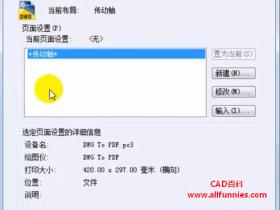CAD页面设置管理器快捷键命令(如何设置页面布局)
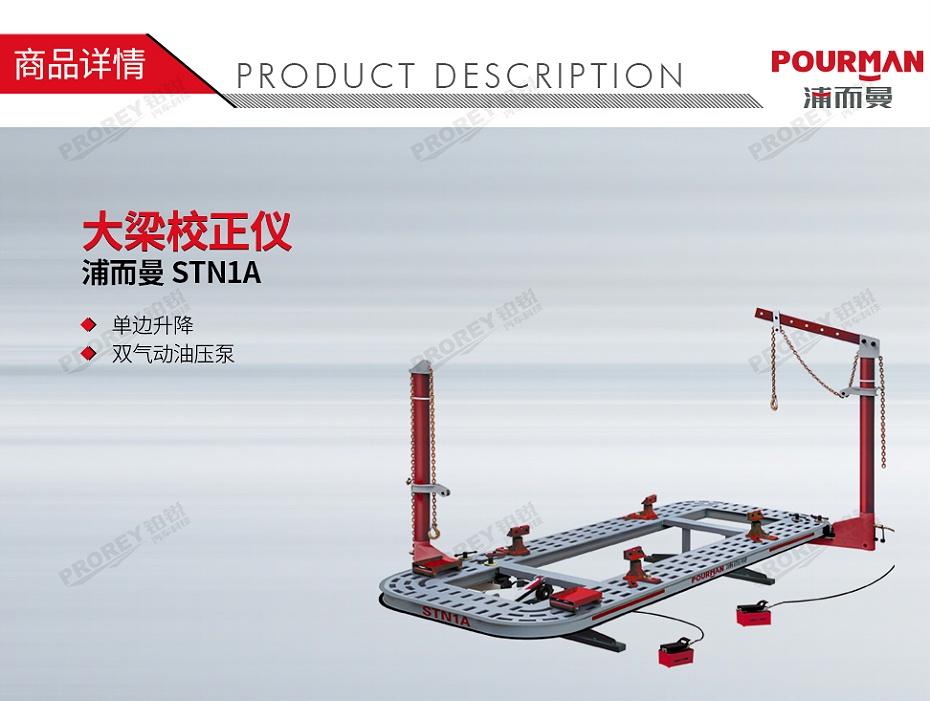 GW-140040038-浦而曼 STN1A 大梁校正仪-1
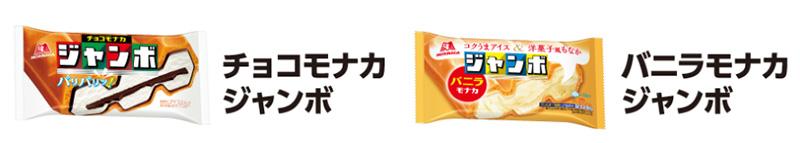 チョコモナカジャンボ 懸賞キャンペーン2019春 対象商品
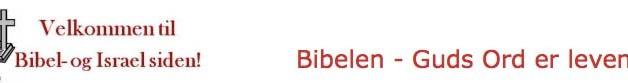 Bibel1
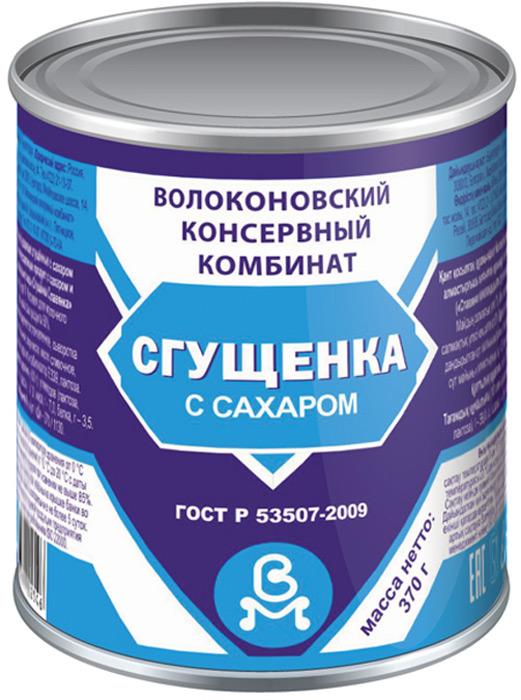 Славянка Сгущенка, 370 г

********************

# What to produce
Output the entries above verbatim, leaving out images.

# Result
CAD页面设置管理器快捷键命令(如何设置页面布局)
 GW-140040038-浦而曼 STN1A 大梁校正仪-1
 チョコモナカジャンボ 懸賞キャンペーン2019春 対象商品
 Bibel1
 Славянка Сгущенка, 370 г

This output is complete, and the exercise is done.